▶ **WHAT YOU WILL DO**
Can you copy the items verbatim, everything from the line containing "How far is it from [213,156] to [273,78]?" down to the line containing "4. the point at 274,62", with both of those lines included?

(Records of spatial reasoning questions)
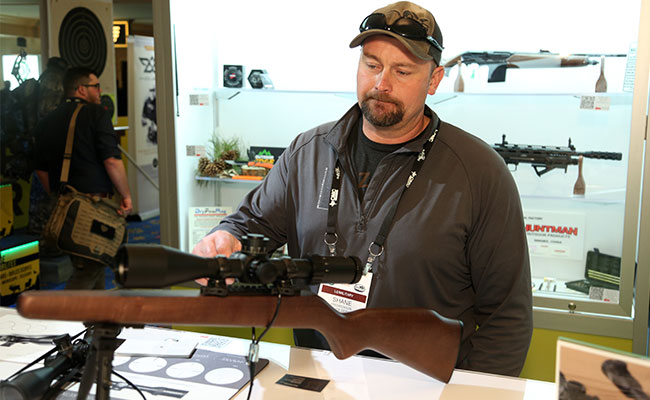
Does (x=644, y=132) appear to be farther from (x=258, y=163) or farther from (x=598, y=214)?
(x=258, y=163)

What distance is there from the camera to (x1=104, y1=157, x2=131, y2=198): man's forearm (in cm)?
418

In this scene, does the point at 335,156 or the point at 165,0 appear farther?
the point at 165,0

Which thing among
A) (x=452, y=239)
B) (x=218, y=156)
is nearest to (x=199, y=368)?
(x=452, y=239)

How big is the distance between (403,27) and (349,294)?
86 centimetres

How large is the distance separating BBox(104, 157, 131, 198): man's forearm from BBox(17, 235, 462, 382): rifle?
315 centimetres

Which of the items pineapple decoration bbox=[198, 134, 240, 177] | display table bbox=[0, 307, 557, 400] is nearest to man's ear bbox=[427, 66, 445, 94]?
display table bbox=[0, 307, 557, 400]

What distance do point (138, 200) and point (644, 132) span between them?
5.53 metres

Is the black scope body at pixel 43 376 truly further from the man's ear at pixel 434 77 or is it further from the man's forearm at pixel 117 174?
the man's forearm at pixel 117 174

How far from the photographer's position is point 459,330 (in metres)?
1.46

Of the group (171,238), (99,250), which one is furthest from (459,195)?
(99,250)

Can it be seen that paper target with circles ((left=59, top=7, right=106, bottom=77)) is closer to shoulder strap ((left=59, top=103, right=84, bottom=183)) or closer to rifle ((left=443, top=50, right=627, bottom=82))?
shoulder strap ((left=59, top=103, right=84, bottom=183))

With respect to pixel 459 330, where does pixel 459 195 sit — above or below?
above

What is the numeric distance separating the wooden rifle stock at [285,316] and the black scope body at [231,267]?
0.06m

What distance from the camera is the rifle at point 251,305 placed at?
3.42 feet
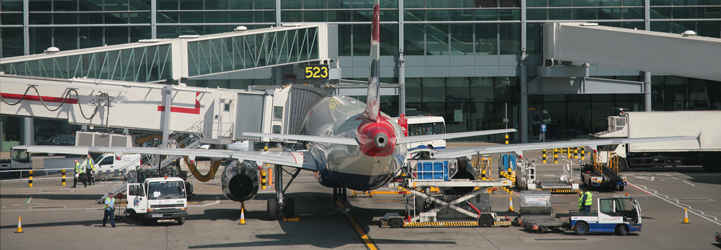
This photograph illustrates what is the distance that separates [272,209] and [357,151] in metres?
7.43

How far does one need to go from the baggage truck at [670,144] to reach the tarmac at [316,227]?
6.10m

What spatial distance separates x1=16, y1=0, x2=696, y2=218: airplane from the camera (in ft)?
70.9

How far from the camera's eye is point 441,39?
65062 millimetres

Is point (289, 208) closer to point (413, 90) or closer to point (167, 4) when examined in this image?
point (413, 90)

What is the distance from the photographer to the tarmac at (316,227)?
2314cm

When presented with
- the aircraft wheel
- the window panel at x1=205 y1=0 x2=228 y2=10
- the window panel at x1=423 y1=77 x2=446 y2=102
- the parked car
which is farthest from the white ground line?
the parked car

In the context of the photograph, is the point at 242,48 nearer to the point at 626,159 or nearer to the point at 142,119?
the point at 142,119

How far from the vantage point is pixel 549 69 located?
61312 millimetres

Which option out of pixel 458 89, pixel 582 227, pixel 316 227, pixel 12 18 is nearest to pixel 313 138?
pixel 316 227

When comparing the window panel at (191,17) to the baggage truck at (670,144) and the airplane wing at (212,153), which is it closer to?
the airplane wing at (212,153)

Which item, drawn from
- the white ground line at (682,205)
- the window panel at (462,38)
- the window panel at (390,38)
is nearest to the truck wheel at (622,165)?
the white ground line at (682,205)

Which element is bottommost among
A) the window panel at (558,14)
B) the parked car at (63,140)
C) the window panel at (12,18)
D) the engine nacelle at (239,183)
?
the engine nacelle at (239,183)

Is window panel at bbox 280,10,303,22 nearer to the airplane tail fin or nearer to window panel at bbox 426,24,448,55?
window panel at bbox 426,24,448,55

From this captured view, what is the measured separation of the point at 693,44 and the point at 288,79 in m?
33.9
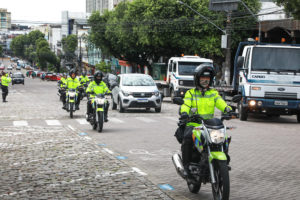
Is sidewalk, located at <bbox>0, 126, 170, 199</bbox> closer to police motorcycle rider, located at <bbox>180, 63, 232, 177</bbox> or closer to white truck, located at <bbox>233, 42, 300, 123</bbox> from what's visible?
police motorcycle rider, located at <bbox>180, 63, 232, 177</bbox>

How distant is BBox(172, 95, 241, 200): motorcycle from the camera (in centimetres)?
614

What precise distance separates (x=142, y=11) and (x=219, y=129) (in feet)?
160

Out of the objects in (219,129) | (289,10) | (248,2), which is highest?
(248,2)

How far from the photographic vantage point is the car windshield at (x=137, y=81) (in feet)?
78.4

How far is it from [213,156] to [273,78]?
12990mm

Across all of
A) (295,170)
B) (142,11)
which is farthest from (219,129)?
(142,11)

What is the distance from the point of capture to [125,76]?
2438 cm

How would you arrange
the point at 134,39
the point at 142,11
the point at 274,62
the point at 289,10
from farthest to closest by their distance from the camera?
1. the point at 134,39
2. the point at 142,11
3. the point at 289,10
4. the point at 274,62

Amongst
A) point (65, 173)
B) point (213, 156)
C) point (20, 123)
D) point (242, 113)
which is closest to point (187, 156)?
point (213, 156)

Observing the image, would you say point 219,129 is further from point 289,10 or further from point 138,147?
point 289,10

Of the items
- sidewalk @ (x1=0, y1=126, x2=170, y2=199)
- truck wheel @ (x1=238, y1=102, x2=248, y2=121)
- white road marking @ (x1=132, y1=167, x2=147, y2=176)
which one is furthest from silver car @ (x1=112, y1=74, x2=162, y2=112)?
white road marking @ (x1=132, y1=167, x2=147, y2=176)

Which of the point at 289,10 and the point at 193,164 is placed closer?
the point at 193,164

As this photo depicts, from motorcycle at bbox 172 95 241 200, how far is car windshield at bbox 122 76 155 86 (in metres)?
16.9

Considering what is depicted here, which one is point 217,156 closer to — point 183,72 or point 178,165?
point 178,165
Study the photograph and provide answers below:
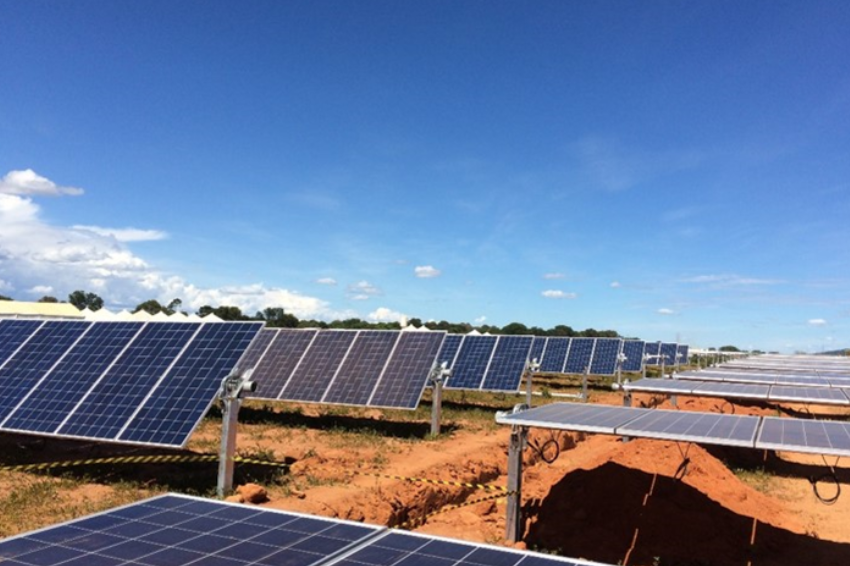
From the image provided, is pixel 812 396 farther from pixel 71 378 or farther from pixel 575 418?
pixel 71 378

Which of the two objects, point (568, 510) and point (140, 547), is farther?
point (568, 510)

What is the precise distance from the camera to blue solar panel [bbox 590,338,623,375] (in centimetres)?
3428

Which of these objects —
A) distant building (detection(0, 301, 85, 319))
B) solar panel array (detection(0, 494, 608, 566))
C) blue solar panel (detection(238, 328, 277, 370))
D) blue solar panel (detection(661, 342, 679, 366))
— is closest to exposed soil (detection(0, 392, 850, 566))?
blue solar panel (detection(238, 328, 277, 370))

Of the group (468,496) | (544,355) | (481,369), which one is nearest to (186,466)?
(468,496)

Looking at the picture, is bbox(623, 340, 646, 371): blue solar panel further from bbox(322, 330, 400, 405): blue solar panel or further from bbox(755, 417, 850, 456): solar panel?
bbox(755, 417, 850, 456): solar panel

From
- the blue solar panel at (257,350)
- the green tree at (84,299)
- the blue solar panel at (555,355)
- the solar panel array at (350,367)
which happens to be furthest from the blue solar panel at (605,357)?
the green tree at (84,299)

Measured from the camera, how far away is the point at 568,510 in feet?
42.3

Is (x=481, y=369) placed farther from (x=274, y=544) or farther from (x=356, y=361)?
(x=274, y=544)

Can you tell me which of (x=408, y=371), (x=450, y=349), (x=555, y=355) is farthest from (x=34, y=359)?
(x=555, y=355)

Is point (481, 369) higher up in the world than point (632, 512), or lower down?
higher up

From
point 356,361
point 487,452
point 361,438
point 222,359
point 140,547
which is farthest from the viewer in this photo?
point 356,361

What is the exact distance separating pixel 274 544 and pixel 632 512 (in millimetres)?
10370

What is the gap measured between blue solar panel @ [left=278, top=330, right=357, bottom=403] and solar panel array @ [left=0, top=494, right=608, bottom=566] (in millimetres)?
13801

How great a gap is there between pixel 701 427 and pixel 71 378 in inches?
508
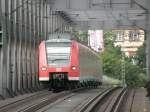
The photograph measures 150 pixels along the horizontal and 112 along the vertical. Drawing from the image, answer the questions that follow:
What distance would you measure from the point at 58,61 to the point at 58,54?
44 centimetres

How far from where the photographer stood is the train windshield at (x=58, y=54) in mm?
37812

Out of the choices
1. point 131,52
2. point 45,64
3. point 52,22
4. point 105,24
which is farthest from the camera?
point 131,52

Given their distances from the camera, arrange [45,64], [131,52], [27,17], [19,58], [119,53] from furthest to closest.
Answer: [131,52] < [119,53] < [27,17] < [19,58] < [45,64]

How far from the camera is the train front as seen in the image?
124 feet

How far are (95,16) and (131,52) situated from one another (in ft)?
334

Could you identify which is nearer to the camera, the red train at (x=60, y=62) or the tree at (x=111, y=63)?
the red train at (x=60, y=62)

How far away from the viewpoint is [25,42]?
48.0m

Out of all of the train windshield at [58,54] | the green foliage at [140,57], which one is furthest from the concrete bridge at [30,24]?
the green foliage at [140,57]

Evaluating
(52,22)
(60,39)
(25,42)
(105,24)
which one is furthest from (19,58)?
(105,24)

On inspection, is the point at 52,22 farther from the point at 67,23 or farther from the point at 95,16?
the point at 67,23

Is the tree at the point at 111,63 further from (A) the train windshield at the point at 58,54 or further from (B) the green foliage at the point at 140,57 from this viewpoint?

▶ **FINAL RESULT**
How far is it from [213,156] to [273,78]?
12990mm

Across all of
A) (295,170)
B) (142,11)
which is farthest from (219,129)?
(142,11)

What is the distance from the point of capture to [125,76]?
2438 cm

How would you arrange
the point at 134,39
the point at 142,11
the point at 274,62
the point at 289,10
from farthest to closest by their distance from the camera?
1. the point at 134,39
2. the point at 142,11
3. the point at 289,10
4. the point at 274,62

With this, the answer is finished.